Übungstext —
MC Yankoo: 381 Millionen Klicks

MC Yankoo: 381 Millionen Klicks

Der Wiener Rapper MC Yankoo ist im Netz größer als Conchita, Andreas Gabalier und Raf Camora. Warum gilt Österreichs größter YouTube-Star im eigenen Land dennoch fast nichts?

[Text zuerst erschienen in Profil]

Ihre Lippen sind pink, ihre Haare blond, und dazu schmettern die Trompeten. Milica Todorović und der Wiener MC Yankoo singen auf serbisch von einem Teufel, der ein Feuer zündet, von ihrem Goldschatz. “Moje Zlato“ war lange das meistgeklickte Musikvideo aus Österreich. Erst vor einigen Tagen wurde es von Andreas Gabaliers „Hulapalu“ überholt.

Bereitgestellte Einträge —

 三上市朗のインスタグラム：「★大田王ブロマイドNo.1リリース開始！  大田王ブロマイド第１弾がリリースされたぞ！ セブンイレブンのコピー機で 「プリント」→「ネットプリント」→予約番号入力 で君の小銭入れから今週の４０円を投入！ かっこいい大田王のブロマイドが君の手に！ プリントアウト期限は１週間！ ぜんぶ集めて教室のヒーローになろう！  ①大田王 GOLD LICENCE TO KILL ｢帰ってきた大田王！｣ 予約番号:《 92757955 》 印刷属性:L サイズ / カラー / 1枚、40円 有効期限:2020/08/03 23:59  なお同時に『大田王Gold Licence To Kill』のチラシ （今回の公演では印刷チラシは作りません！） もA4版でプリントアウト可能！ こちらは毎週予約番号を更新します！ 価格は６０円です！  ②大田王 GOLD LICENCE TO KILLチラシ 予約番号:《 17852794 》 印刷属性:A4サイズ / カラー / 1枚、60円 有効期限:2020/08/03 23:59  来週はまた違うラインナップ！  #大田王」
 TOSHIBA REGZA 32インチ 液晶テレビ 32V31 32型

* * *

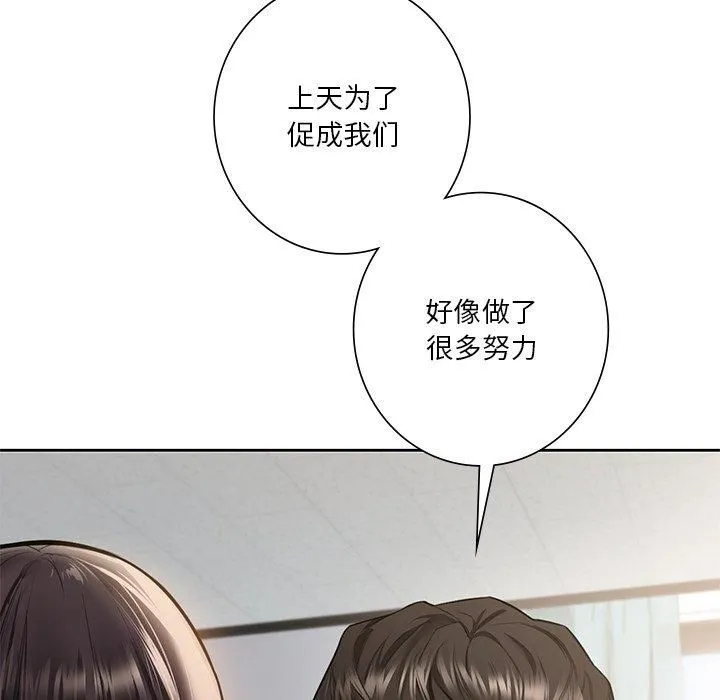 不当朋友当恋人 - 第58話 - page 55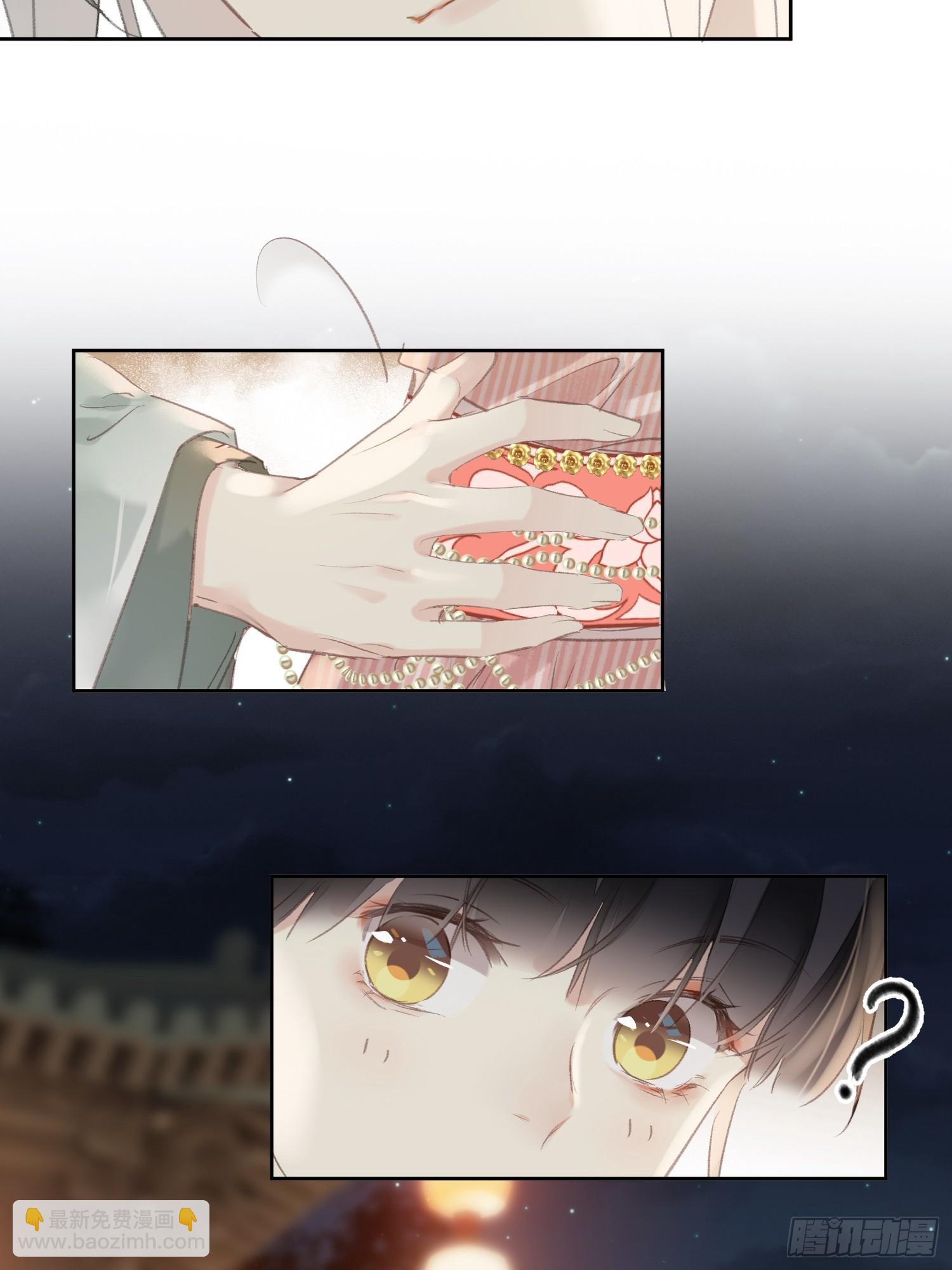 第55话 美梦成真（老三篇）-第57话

---

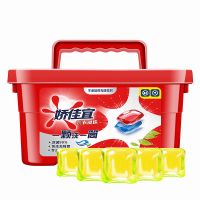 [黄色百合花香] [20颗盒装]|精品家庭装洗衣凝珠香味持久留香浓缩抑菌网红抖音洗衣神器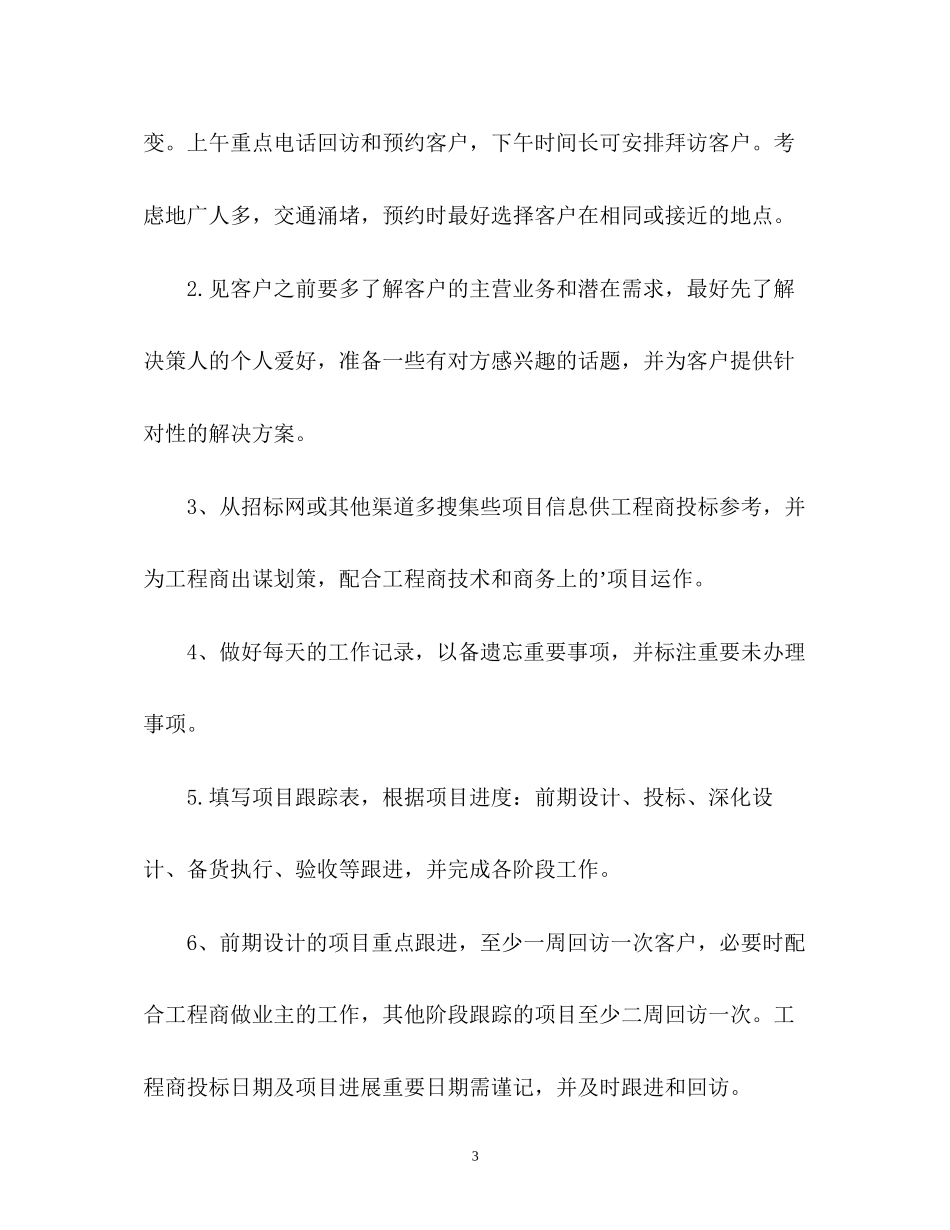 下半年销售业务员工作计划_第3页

Aufgabenstellung —
**1.** Zitieren Sie aus dem Übungstext wörtlich den Abschnitt, der mit den Worten "Der Wiener Rapper" beginnt und mit "dennoch fast nichts?" endet.
**2.** Welche Personen werden im Übungstext über MC Yankoo namentlich genannt?

Lösungen —
**1.**
Der Wiener Rapper MC Yankoo ist im Netz größer als Conchita, Andreas Gabalier und Raf Camora. Warum gilt Österreichs größter YouTube-Star im eigenen Land dennoch fast nichts?

**2.** MC Yankoo, Conchita, Andreas Gabalier, Raf Camora, Milica Todorović